――『LEON』を見ていると、ファッションやライフスタイルを啓蒙するというよりは、「俺たちは俺たち」という印象を受けるのですが、それも計算ですか?
『LEON』を創刊したのは今から13年前ですが、それまでの男性誌の多くは、「男はこうあるべき」とか、「男のファッションはこうでなきゃいけない」「ダンディズムが非常に立派なこと」だとか、教条的というか啓蒙するものばっかりだったんですよ。それを見ていて、「教科書みたいなの読んでもつまらないよな」と思っていました。ですから、『LEON』は創刊以来、「上から目線で教える」というスタンスはいっさいやめているのです。
『LEON』は読者・クライアントと一緒に楽しむための雑誌。

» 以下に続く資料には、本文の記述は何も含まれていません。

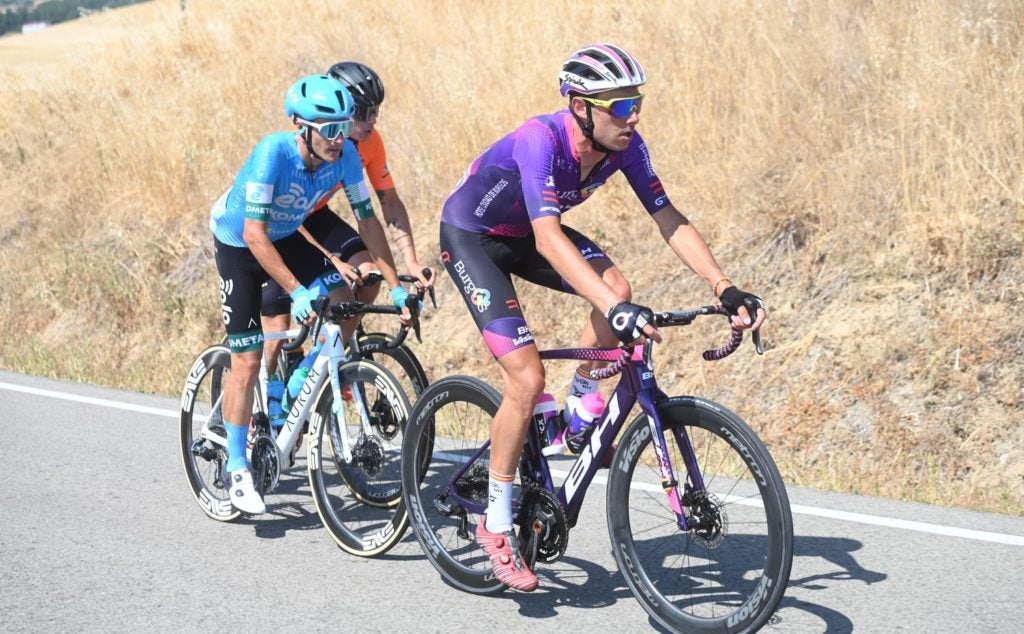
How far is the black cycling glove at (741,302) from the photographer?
14.3 ft

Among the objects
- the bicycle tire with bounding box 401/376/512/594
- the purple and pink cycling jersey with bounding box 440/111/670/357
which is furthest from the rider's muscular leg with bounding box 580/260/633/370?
the bicycle tire with bounding box 401/376/512/594

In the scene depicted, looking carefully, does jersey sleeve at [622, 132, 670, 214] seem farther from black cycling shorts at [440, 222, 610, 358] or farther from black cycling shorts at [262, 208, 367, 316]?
black cycling shorts at [262, 208, 367, 316]

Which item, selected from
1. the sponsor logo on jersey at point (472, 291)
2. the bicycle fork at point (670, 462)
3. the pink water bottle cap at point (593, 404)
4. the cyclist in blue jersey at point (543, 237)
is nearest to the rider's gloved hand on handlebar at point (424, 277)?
the cyclist in blue jersey at point (543, 237)

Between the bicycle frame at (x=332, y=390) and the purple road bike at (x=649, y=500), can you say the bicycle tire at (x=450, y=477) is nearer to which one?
the purple road bike at (x=649, y=500)

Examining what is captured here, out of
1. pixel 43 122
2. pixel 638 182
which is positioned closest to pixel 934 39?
pixel 638 182

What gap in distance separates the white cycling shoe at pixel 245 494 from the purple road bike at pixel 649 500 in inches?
35.8

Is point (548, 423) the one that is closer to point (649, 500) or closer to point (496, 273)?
point (496, 273)

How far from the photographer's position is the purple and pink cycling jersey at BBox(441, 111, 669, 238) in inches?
191

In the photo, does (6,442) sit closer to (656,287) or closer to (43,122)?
(656,287)

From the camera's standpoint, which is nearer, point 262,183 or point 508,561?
point 508,561

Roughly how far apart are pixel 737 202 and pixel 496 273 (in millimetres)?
4928

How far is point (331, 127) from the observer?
573 cm

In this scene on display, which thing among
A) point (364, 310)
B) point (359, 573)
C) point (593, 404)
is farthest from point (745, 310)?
point (359, 573)

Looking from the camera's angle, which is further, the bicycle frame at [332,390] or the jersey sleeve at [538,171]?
the bicycle frame at [332,390]
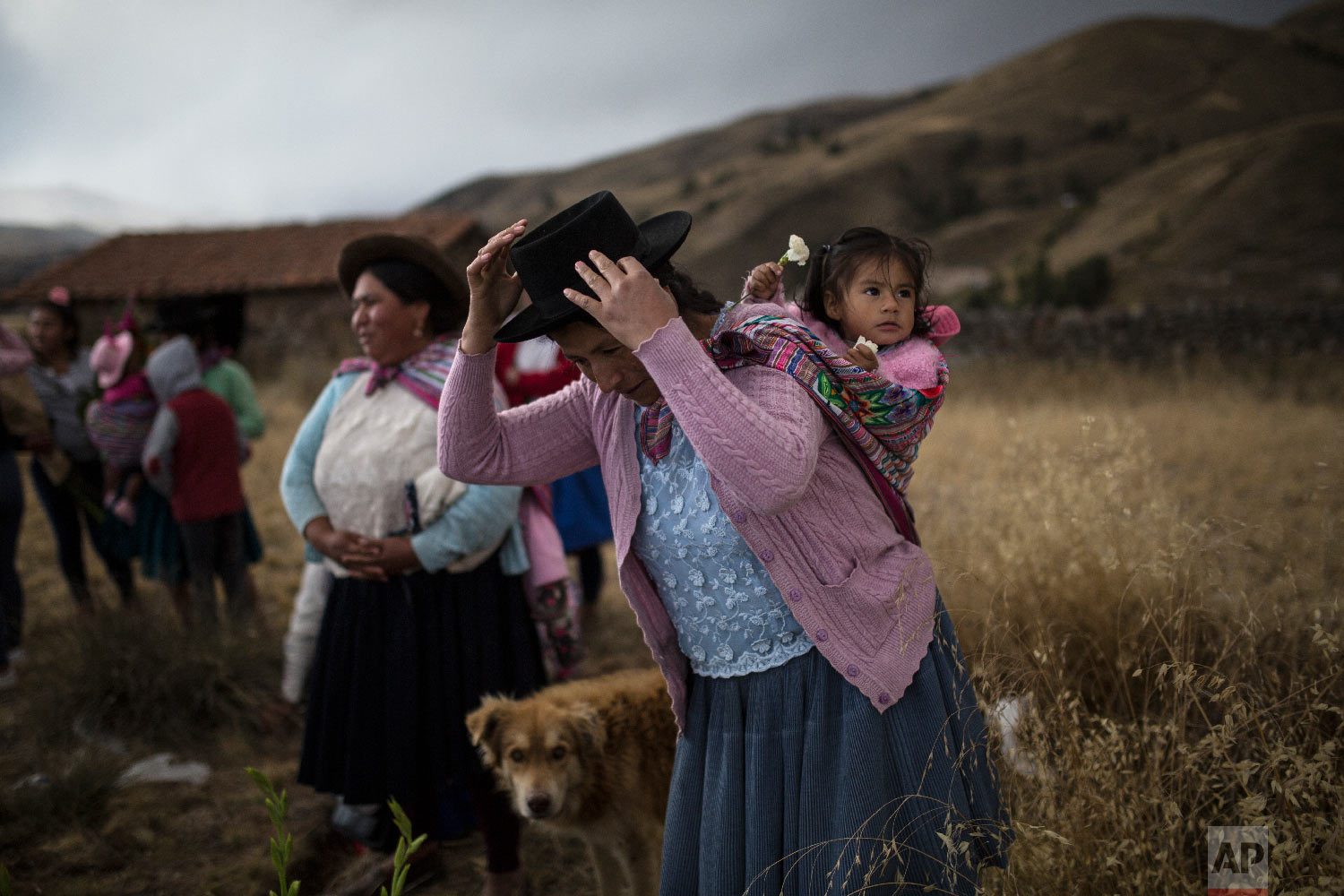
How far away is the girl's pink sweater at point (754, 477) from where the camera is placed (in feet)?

一緒にエンターテインメントしながら、ファッションやライフスタイル全般を楽しんでいこうという雑誌に仕上げていますね。
海外版を出すことは『LEON』の成長戦略!
――『LEON』は中国版と韓国版も出していますね。
日本の男性誌を海外で大々的に出版するなんて、僕以外に誰も考えていませんでした。
僕が編集長になったのは創刊5年目でした。当時、すでに『LEON』は、かなりの認知度がありましたが、ブランドとして確立しているかといえば、そうではなかったのです。ブランドというものは、つねに進化していかなければならないし、成長もしていかなければならない。そのために取った最初の戦略が海外版を出すことでした。

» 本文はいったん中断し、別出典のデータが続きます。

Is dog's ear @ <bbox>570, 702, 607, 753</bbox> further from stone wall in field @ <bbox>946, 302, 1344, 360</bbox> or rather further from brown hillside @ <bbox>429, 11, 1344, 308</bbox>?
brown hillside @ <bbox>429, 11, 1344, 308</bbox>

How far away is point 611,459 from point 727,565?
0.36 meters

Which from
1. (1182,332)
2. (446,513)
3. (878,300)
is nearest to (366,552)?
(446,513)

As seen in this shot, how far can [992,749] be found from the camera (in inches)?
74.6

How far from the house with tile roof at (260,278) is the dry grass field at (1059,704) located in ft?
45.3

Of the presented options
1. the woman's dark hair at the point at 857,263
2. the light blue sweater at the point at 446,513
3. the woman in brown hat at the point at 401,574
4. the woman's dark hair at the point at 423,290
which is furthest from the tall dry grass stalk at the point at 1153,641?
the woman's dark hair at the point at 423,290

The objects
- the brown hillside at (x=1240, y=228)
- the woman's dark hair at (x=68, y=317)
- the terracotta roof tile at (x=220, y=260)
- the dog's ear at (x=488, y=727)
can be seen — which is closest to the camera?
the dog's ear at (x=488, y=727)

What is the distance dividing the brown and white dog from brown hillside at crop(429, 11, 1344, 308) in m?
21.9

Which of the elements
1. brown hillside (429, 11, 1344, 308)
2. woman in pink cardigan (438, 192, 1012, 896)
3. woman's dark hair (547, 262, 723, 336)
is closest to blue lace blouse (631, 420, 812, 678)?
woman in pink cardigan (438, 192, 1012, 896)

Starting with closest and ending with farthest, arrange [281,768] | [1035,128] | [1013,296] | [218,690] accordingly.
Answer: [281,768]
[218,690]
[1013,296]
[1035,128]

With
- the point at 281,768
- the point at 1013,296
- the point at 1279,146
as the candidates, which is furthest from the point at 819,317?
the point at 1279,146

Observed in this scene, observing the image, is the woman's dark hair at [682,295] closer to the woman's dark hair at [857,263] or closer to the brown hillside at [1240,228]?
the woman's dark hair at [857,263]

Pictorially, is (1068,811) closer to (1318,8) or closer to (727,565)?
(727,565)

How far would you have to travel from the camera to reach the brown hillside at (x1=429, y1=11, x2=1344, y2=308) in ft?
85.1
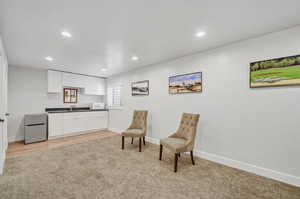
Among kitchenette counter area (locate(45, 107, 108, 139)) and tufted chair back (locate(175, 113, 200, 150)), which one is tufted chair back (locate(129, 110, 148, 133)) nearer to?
tufted chair back (locate(175, 113, 200, 150))

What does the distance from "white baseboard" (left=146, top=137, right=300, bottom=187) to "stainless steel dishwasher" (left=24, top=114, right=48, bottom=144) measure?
14.4ft

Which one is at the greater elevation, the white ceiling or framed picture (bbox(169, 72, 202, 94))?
the white ceiling

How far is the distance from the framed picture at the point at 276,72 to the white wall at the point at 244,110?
3.1 inches

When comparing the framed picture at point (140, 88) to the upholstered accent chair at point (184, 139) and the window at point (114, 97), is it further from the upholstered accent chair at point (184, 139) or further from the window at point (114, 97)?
the upholstered accent chair at point (184, 139)

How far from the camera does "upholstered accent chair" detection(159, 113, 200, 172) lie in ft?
7.16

なぜそれが可能だったかといえば、『LEON』の編集制作のクオリティは世界のメジャーな雑誌の中でもトップクラスですし、日本のメンズファッションの偏差値もかなり高くなっていたからですね。仕事柄、世界中を飛び回って男性のファッションを見てきましたが、イタリアと日本が2トップです。そういったポジティブな要素があるうえに、『LEON』の広告クライアントは海外の有名メゾンや老舗ブランドですから、海外版を出すことで『LEON』のブランドバリューをさらに上げようと考えたのです。つまり、海外版を出すことは『LEON』の成長戦略にとって不可欠な「矢」のひとつだったのです。

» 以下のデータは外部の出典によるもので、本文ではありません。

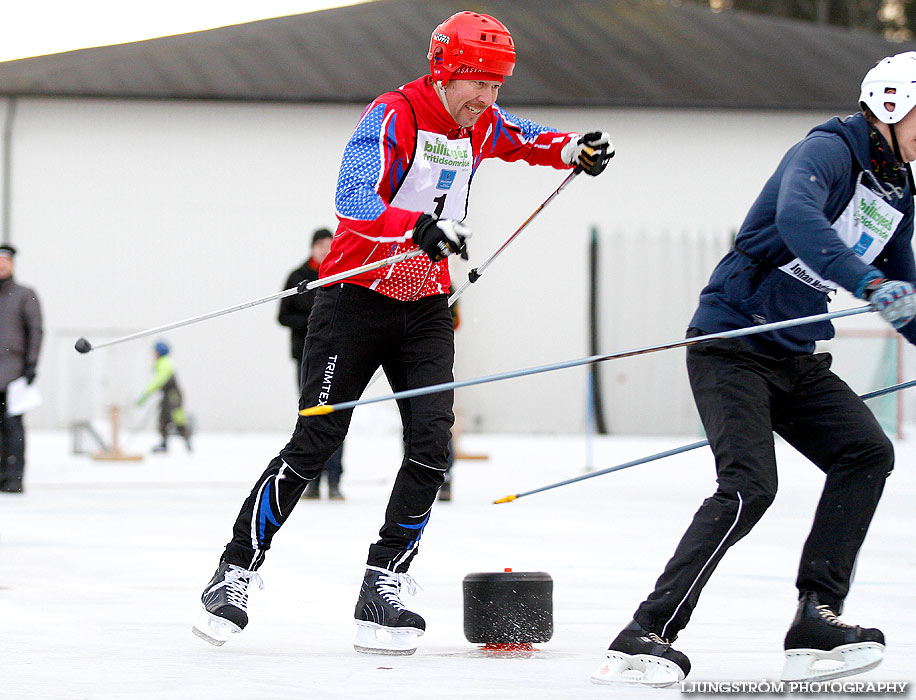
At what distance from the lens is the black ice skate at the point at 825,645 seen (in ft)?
12.3

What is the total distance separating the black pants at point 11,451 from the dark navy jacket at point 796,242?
731 centimetres

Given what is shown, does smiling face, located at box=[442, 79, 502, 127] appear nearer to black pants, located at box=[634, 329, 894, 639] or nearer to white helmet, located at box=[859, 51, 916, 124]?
black pants, located at box=[634, 329, 894, 639]

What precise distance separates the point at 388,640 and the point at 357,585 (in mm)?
1594

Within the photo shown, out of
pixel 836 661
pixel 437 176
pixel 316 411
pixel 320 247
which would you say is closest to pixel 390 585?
pixel 316 411

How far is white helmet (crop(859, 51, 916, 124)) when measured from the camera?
378cm

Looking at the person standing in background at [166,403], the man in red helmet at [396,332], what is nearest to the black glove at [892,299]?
the man in red helmet at [396,332]

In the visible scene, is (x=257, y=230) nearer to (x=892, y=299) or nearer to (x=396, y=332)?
(x=396, y=332)

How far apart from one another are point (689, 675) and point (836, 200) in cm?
134

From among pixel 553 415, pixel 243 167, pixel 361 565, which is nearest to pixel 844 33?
pixel 553 415

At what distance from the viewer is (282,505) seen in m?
4.42

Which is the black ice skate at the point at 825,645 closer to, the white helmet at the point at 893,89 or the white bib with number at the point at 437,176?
the white helmet at the point at 893,89

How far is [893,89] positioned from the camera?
3.79 metres

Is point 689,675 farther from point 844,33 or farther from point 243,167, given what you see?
point 844,33

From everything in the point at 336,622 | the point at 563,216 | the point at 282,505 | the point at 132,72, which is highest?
the point at 132,72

――「日本の男性ファッションは世界の2トップ」という言葉に驚いたのですが、本当ですか?
誤解を招くといけないので説明しますと、日本の普通のオジさんのファッションレベルが高いということではありませんよ(笑)。日本人とイタリア人は、素材やサイズ、着心地などにとてもコンシャスで、さらに見た目も気にしますよね。それは国民性というかメンタリティの問題だと思うのですが、そういった部分にまで気を遣う人が多いという意味です。レディスファッションはすでにグローバル化していて、日本の女性もイタリアの女性も、フランスもアメリカも同じようなスタイルを楽しんでいますが、世界中の男たちは意外と保守的なので、メンズファッションにおいては地域格差が激しいのです。特に日本以外のアジア諸国は男の服というかファッションはかなり厳しいですからね(笑)。だから『LEON』の海外版は、潜在的な需要が多いアジアからスタートしたわけです。